Curious: is there a specific aspect of Lido’s governance concentration that concerns you most? Voting power distribution, delegate concentration, or something else?

Would help us prioritize what to dig deeper into.

We just should have more small and mid-sized delegates to achieve decentralized ownership and governance.

Agreed. The data supports this — when a handful of large delegates hold most voting power, governance decisions reflect few perspectives regardless of token distribution.

The DGI tracks exactly this: Lido’s Power Dynamics Index is 4.0/10, and the top 5 wallets control 65% of voting power. That confirms what you’re saying.

Question is: how do you incentivize more small delegates to participate actively?

Thanks for the context, the discussion, and the questions. Let me add my two cents.

From the start, the Lido Delegate Program was designed around quality over quantity. Decision-making in Lido DAO is high-context and complex: the DAO governs all aspects of protocol operations, grants, and treasury management. That requires deep involvement and sustained attention, which naturally limits how broad active participation can realistically be.

Concentration does exist, that’s true. At the same time, metrics like “the top 5 wallets control 65% of voting power” are often cited without sufficient context. A meaningful share of that voting power sits in the DAO treasury and CEX wallets, which in practice represent user tokens rather than coordinated governance actors. Treating those wallets as unified power centers can be misleading.

#### [Collected data]
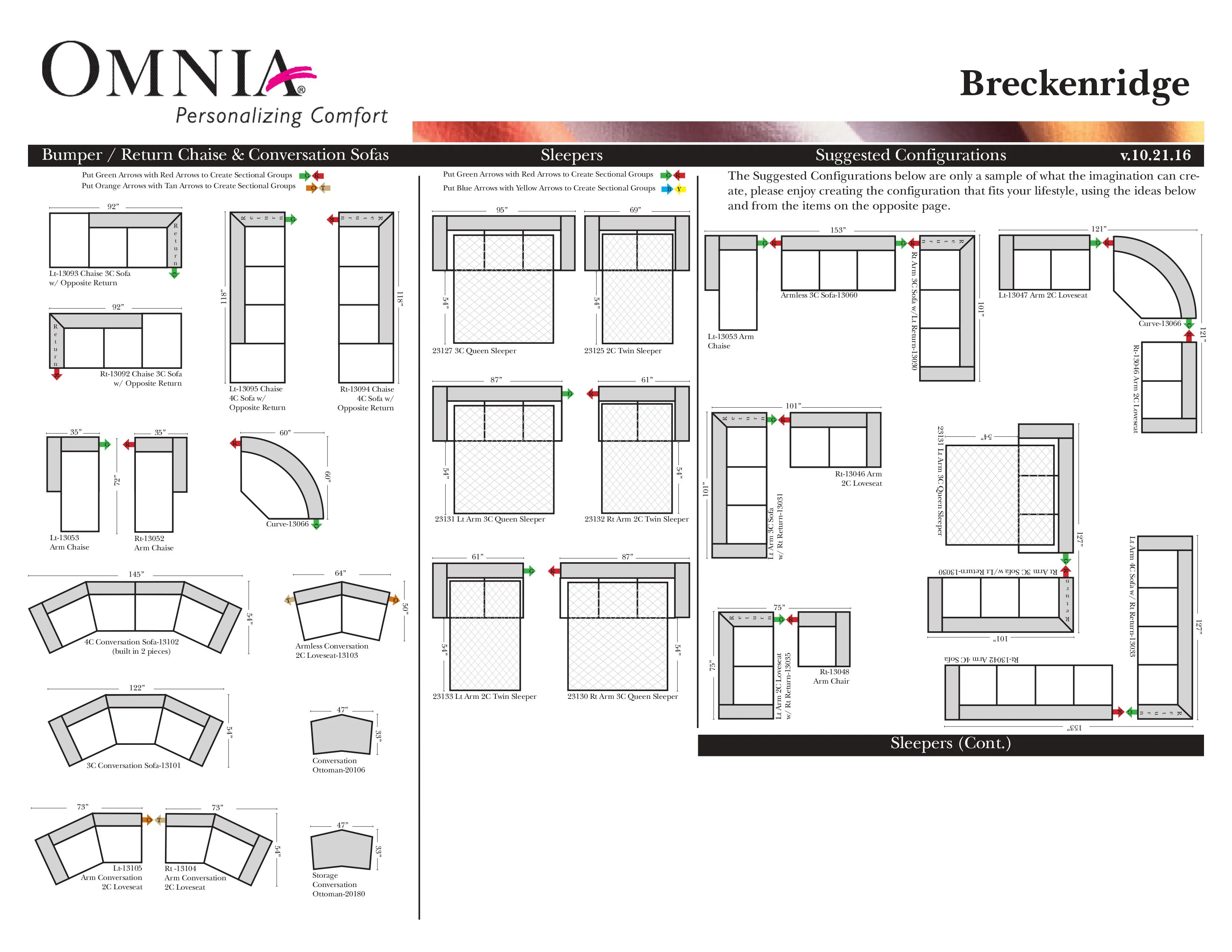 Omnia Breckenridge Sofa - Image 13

#### [What needs to be done]
Rewrite the Lido governance discussion from "Would help us" up to and including "of token distribution.", substituting "voters" for every instance of "delegates". Rely only on the Lido governance discussion.

#### [Output of the exercise]
Would help us prioritize what to dig deeper into.

We just should have more small and mid-sized voters to achieve decentralized ownership and governance.

Agreed. The data supports this — when a handful of large voters hold most voting power, governance decisions reflect few perspectives regardless of token distribution.